As we find ourselves back in the bus, we eagerly await this nation's next splendor. The mountain pass national highway, HaiVan- sea and cloud, does not disappoint. Our ascent is slow and we are able to take in the breathtaking views of the East Sea.
At the summit we are greeted by eager shop keepers hoping to score a sale of their trinkets, crafts, or snacks.
A Russian and an American bunker straddle the top but to this romantic, I notice how love and union prevail with a beautiful bride and handsome groom posing on the dais for their pre-wedding photos.
While descending the peak and ambling towards Hoi An,a family vacation hot spot, I think of the laborers and engineers who constructed and designed the switch-back roadway. It is made to accommodate large construction vehicles and wide and lengthy freight haulers.
This brings me to reflect on my recurrent thoughts, complementary contrasts. Vietnam is a bustling quiet, a calm chaotic cadence of motorbike traffic, a sweet ginger and jasmine stench and a menu of simplistic exquisite delicacies.

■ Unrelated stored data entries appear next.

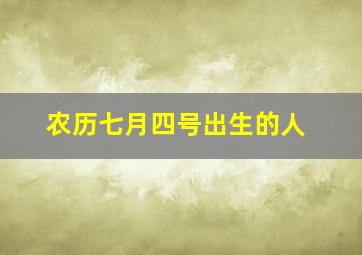 农历七月四号出生的人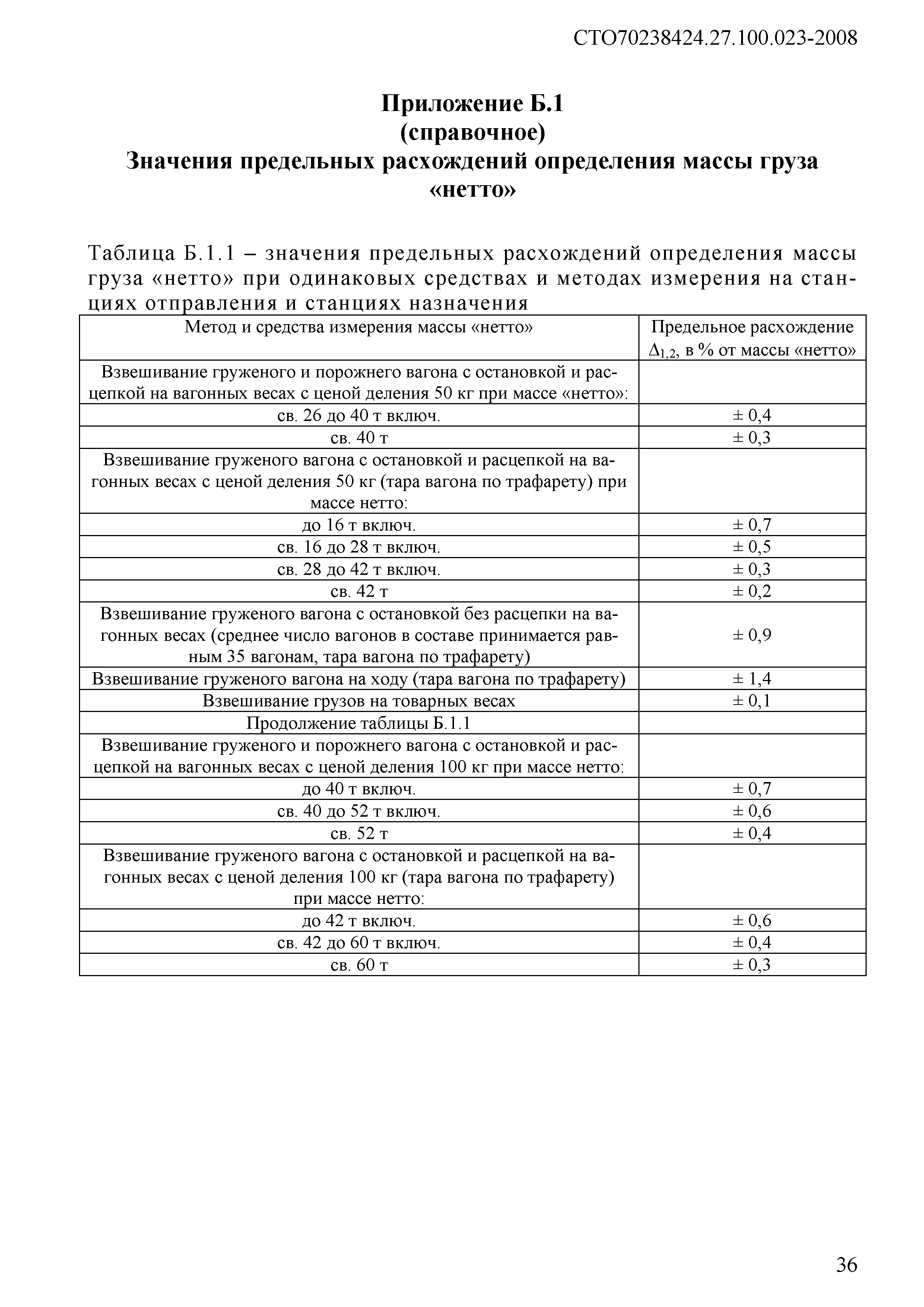 СТО70238424.27.100.023-2008

Приложение Б.1
(справочное)
Значения предельных расхождений определения массы груза «нетто»

Таблица Б.1.1 – значения предельных расхождений определения массы груза «нетто» при одинаковых средствах и методах измерения на станциях отправления и станциях назначения

| Метод и средства измерения массы «нетто» | Предельное расхождение $\Delta_{1,2}$, в % от массы «нетто» |
|---|---|
| Взвешивание груженого и порожнего вагона с остановкой и расцепкой на вагонных весах с ценой деления 50 кг при массе «нетто»: | |
| св. 26 до 40 т включ. | ± 0,4 |
| св. 40 т | ± 0,3 |
| Взвешивание груженого вагона с остановкой и расцепкой на вагонных весах с ценой деления 50 кг (тара вагона по трафарету) при массе нетто: | |
| до 16 т включ. | ± 0,7 |
| св. 16 до 28 т включ. | ± 0,5 |
| св. 28 до 42 т включ. | ± 0,3 |
| св. 42 т | ± 0,2 |
| Взвешивание груженого вагона с остановкой без расцепки на вагонных весах (среднее число вагонов в составе принимается равным 35 вагонам, тара вагона по трафарету) | ± 0,9 |
| Взвешивание груженого вагона на ходу (тара вагона по трафарету) | ± 1,4 |
| Взвешивание грузов на товарных весах | ± 0,1 |
| Продолжение таблицы Б.1.1 | |
| Взвешивание груженого и порожнего вагона с остановкой и расцепкой на вагонных весах с ценой деления 100 кг при массе нетто: | |
| до 40 т включ. | ± 0,7 |
| св. 40 до 52 т включ. | ± 0,6 |
| св. 52 т | ± 0,4 |
| Взвешивание груженого вагона с остановкой и расцепкой на вагонных весах с ценой деления 100 кг (тара вагона по трафарету) при массе нетто: | |
| до 42 т включ. | ± 0,6 |
| св. 42 до 60 т включ. | ± 0,4 |
| св. 60 т | ± 0,3 |

36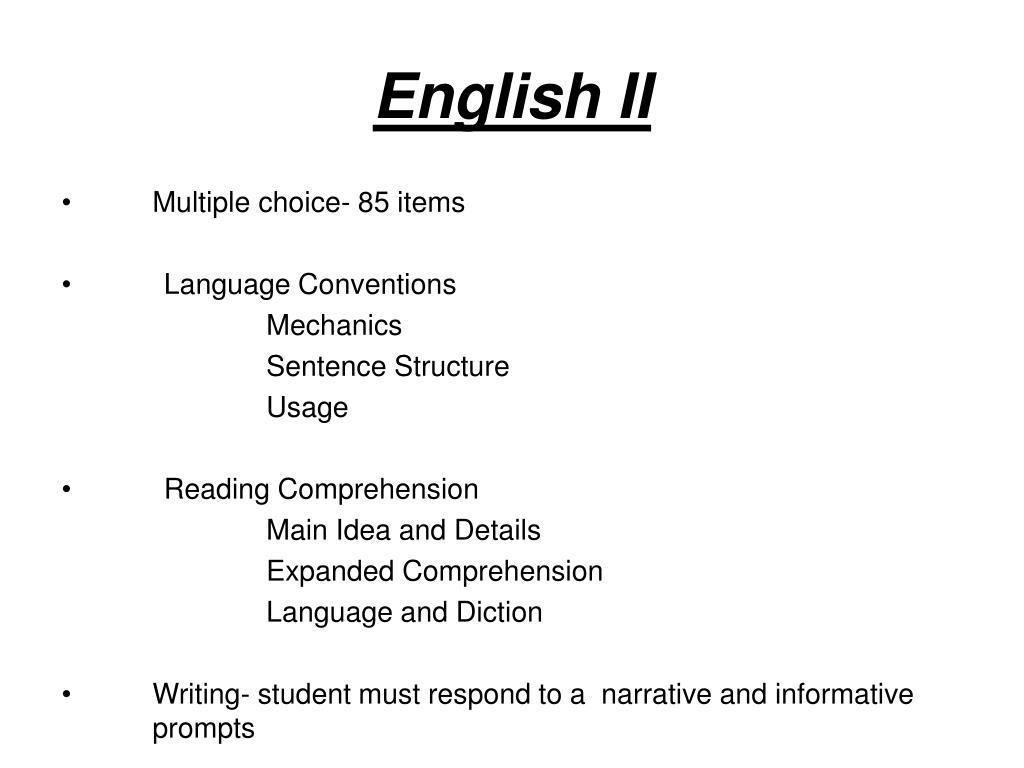 English II

• Multiple choice- 85 items

• Language Conventions
Mechanics
Sentence Structure
Usage

• Reading Comprehension
Main Idea and Details
Expanded Comprehension
Language and Diction

• Writing- student must respond to a narrative and informative prompts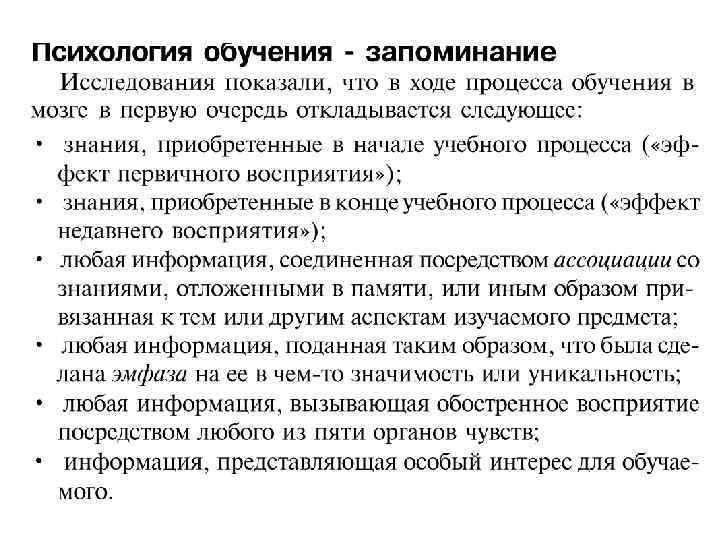 Психология обучения - запоминание

Исследования показали, что в ходе процесса обучения в мозге в первую очередь откладывается следующее:

• знания, приобретенные в начале учебного процесса («эффект первичного восприятия»);
• знания, приобретенные в конце учебного процесса («эффект недавнего восприятия»);
• любая информация, соединенная посредством ассоциации со знаниями, отложенными в памяти, или иным образом привязанная к тем или другим аспектам изучаемого предмета;
• любая информация, поданная таким образом, что была сделана эмфаза на ее в чем-то значимость или уникальность;
• любая информация, вызывающая обостренное восприятие посредством любого из пяти органов чувств;
• информация, представляющая особый интерес для обучаемого.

My attention is immediately drawn to what I hear in the voice and the melody of the language. Vietnamese is very musical. They have drawn out vowels and hook catching endings to their words. The consonants are clearly pronounced and discernible. In short, my limited experience in Asian languages affords me the simple conclusion that Vietnamese has a lilt and lightness to it like their humor and spirit.
It is 42 years since the American departure from war. The spirit of the people is as mesmerizing as their voices. They have committed to self-improvement in roadways, tourism and national pride.

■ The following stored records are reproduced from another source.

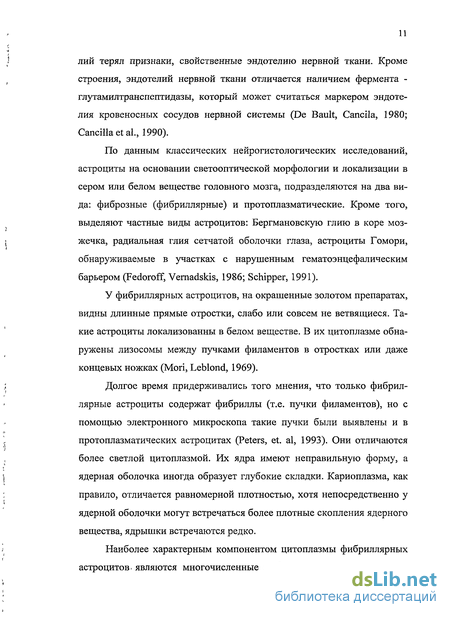 11

лий терял признаки, свойственные эндотелию нервной ткани. Кроме строения, эндотелий нервной ткани отличается наличием фермента - глутамилтранспептидазы, который может считаться маркером эндотелия кровеносных сосудов нервной системы (De Bault, Cancila, 1980; Cancilla et al., 1990).

По данным классических нейрогистологических исследований, астроциты на основании светооптической морфологии и локализации в сером или белом веществе головного мозга, подразделяются на два вида: фиброзные (фибриллярные) и протоплазматические. Кроме того, выделяют частные виды астроцитов: Бергмановскую глию в коре мозжечка, радиальная глия сетчатой оболочки глаза, астроциты Гомори, обнаруживаемые в участках с нарушенным гематоэнцефалическим барьером (Fedoroff, Vernadskis, 1986; Schipper, 1991).

У фибриллярных астроцитов, на окрашенные золотом препаратах, видны длинные прямые отростки, слабо или совсем не ветвящиеся. Такие астроциты локализованны в белом веществе. В их цитоплазме обнаружены лизосомы между пучками филаментов в отростках или даже концевых ножках (Mori, Leblond, 1969).

Долгое время придерживались того мнения, что только фибриллярные астроциты содержат фибриллы (т.е. пучки филаментов), но с помощью электронного микроскопа такие пучки были выявлены и в протоплазматических астроцитах (Peters, et. al, 1993). Они отличаются более светлой цитоплазмой. Их ядра имеют неправильную форму, а ядерная оболочка иногда образует глубокие складки. Кариоплазма, как правило, отличается равномерной плотностью, хотя непосредственно у ядерной оболочки могут встречаться более плотные скопления ядерного вещества, ядрышки встречаются редко.

Наиболее характерным компонентом цитоплазмы фибриллярных астроцитов являются многочисленные

dsLib.net
библиотека диссертаций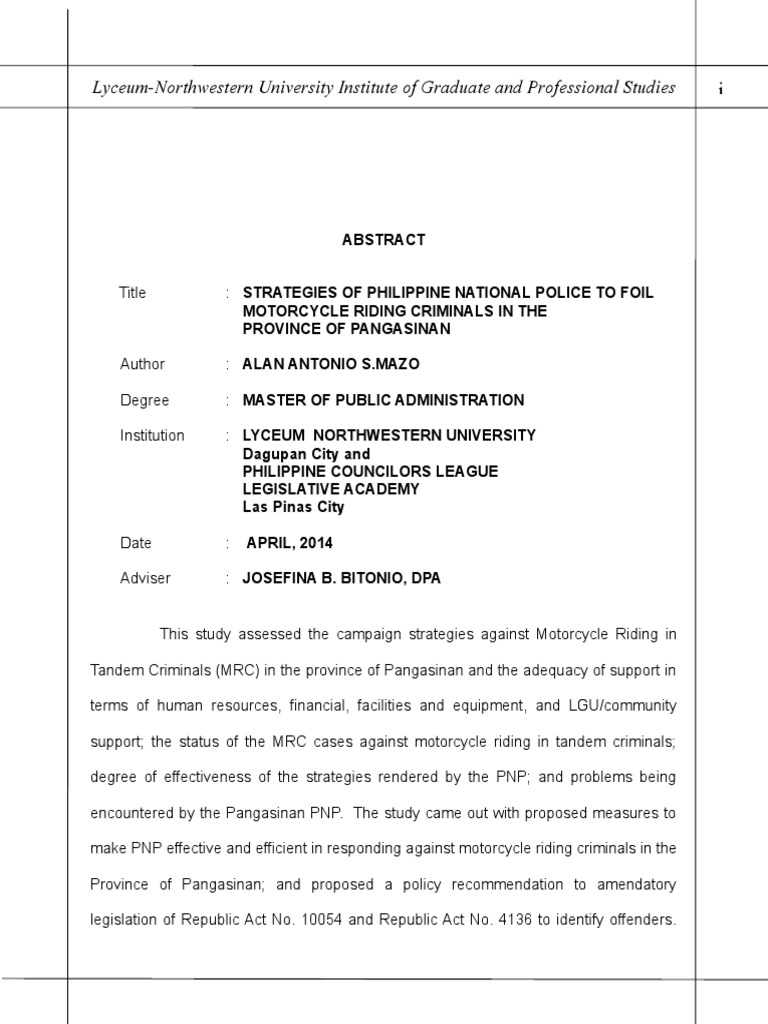 Lyceum-Northwestern University Institute of Graduate and Professional Studies

i

ABSTRACT

Title : STRATEGIES OF PHILIPPINE NATIONAL POLICE TO FOIL MOTORCYCLE RIDING CRIMINALS IN THE PROVINCE OF PANGASINAN

Author : ALAN ANTONIO S.MAZO

Degree : MASTER OF PUBLIC ADMINISTRATION

Institution : LYCEUM NORTHWESTERN UNIVERSITY
Dagupan City and
PHILIPPINE COUNCILORS LEAGUE
LEGISLATIVE ACADEMY
Las Pinas City

Date : APRIL, 2014

Adviser : JOSEFINA B. BITONIO, DPA

This study assessed the campaign strategies against Motorcycle Riding in Tandem Criminals (MRC) in the province of Pangasinan and the adequacy of support in terms of human resources, financial, facilities and equipment, and LGU/community support; the status of the MRC cases against motorcycle riding in tandem criminals; degree of effectiveness of the strategies rendered by the PNP; and problems being encountered by the Pangasinan PNP. The study came out with proposed measures to make PNP effective and efficient in responding against motorcycle riding criminals in the Province of Pangasinan; and proposed a policy recommendation to amendatory legislation of Republic Act No. 10054 and Republic Act No. 4136 to identify offenders.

Hoi An is a tourist-town flowing with multi-national spenders looking for their new look at half-price, trendy shoes, and glamorous handbags. It is, however, much more than fashion to this town. The art galleries draw you in with poignant and dramatic photography of the local culture and population. The handcrafted sculptures and masks entertain the traveler whilst you stroll the tourist car-free zone. A tariff or entrance fee of 120,000 dong will grant you entrance to the assembly halls and the ancestral family homes, complete with alters, photographs of their distinguished and beloved family, and displays of coin collections, porcelain treasures and religious relics. The family greets you, offers you a tour, shares their lineage and explains the detail of their homes. They also will answer any questions you have about the blended architecture of the Chinese, Japanese, and French. Some nudge and encourage you to buy a coin trinket, make a wish with the two coins in a dish or light a stick or three of incense.
The gentle patience of their explanation and care in language accuracy are equally comforting and impressive.
The group met at Oodles of Noodles for a lively demonstration of their most impressive program and internship selection process. It is a wonderful opportunity for anyone in the country to apply for the extensive 18 month all inclusive in- house boarding cooking training program. This non-profit organization originated with the idea of training the less fortunate in highly relevant and employable skills such as food service, restaurant management and bilingual English and Vietnamese language classes.
We were entertained with humor, skills and teaching of the five kinds of rice available in the region. We made rice noodles and enjoyed rice crackers with three sauces. The fish sauce was a favorite by many.
Several group members took advantage of the better-known tailors at Yaly. Personally I purchased two dresses and a blouse. The process was nearly as impressive as the finished product. After 10 minutes of accurate measurement and photograph taking, I made my follow-up appointment for later that same day.
Once the final fitting is done, you may either wait for your garments or have them delivered to your hotel.
Evening comes early here in Vietnam, 6 pm sunset. It is that time of day when the travelers see the floating lanterns and the dragon boats on the Thu Bon river.
So much to see and do in this booming tourist town. Once again there is the contrast between the latest fashion trends and the steadfast family tradition that gives the visitor a warm experience of all in between.